Top of PROVIDED MATERIAL

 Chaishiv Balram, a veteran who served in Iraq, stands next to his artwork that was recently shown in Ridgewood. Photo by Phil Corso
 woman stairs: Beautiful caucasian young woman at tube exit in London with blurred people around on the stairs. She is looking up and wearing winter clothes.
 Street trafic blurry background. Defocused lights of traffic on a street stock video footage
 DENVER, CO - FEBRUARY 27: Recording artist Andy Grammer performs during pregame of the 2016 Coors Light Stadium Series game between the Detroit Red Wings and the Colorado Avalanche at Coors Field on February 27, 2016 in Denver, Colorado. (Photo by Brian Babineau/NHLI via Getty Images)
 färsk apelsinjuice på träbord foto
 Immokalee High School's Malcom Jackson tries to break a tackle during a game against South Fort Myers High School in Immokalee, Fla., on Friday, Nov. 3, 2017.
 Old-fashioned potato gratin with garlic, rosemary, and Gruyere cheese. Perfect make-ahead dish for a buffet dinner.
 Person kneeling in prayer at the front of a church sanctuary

Bottom of PROVIDED MATERIAL
Top of PROVIDED MATERIAL

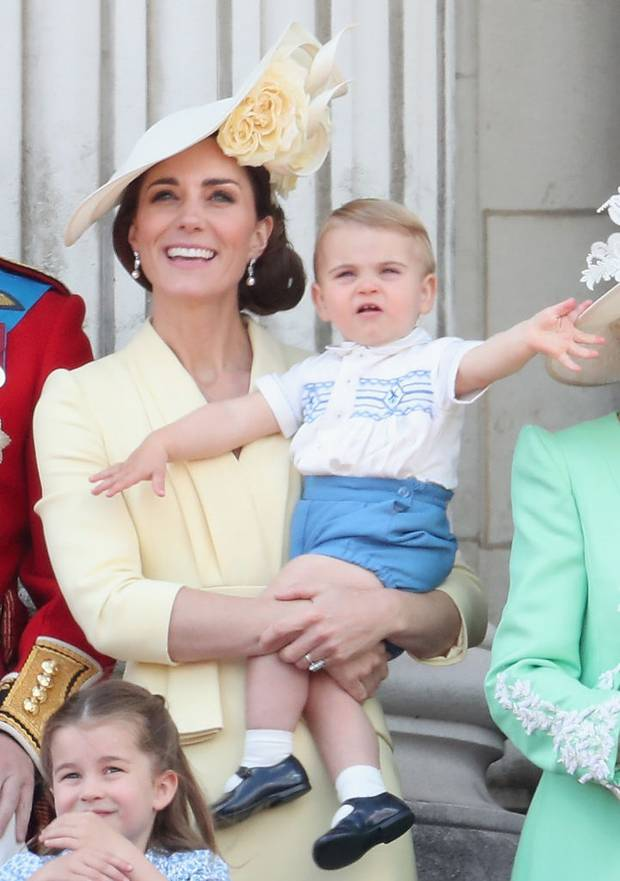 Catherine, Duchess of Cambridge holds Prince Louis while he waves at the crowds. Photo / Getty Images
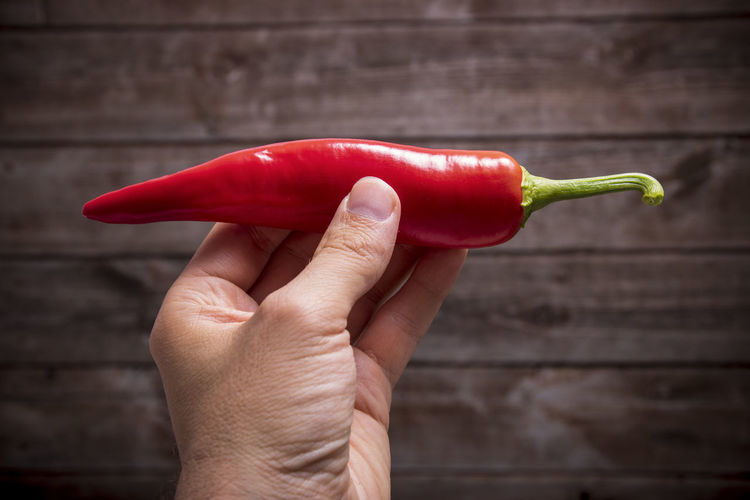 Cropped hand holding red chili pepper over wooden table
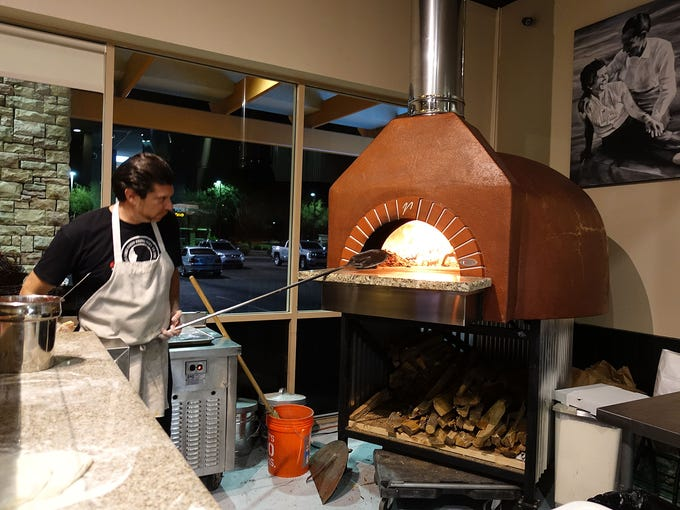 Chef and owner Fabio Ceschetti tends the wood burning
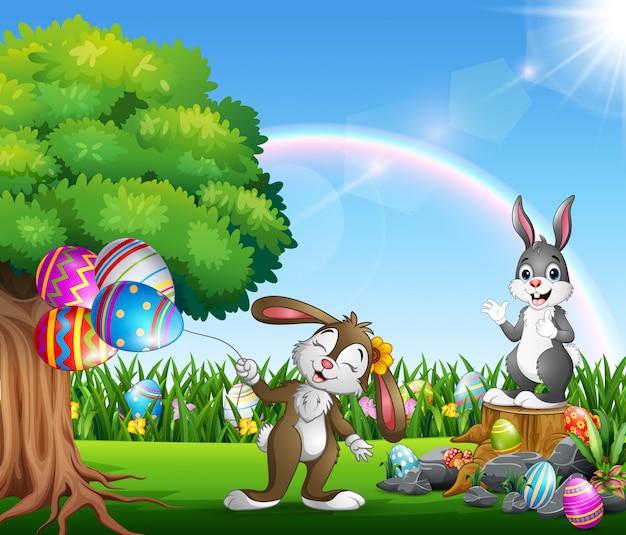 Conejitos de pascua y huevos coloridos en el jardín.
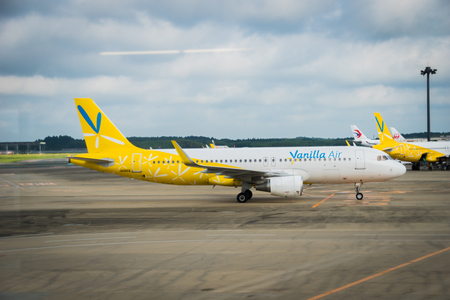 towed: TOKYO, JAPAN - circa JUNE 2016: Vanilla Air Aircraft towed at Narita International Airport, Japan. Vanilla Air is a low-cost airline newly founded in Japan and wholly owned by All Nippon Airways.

Bottom of PROVIDED MATERIAL

ACTIVITY:
Exactly the lines above from the one with "Immokalee High School's" to the one with "Person kneeling in", both included, are to be quoted; leave the rest out.

SOLUTION TO THIS TASK:
 Immokalee High School's Malcom Jackson tries to break a tackle during a game against South Fort Myers High School in Immokalee, Fla., on Friday, Nov. 3, 2017.
 Old-fashioned potato gratin with garlic, rosemary, and Gruyere cheese. Perfect make-ahead dish for a buffet dinner.
 Person kneeling in prayer at the front of a church sanctuary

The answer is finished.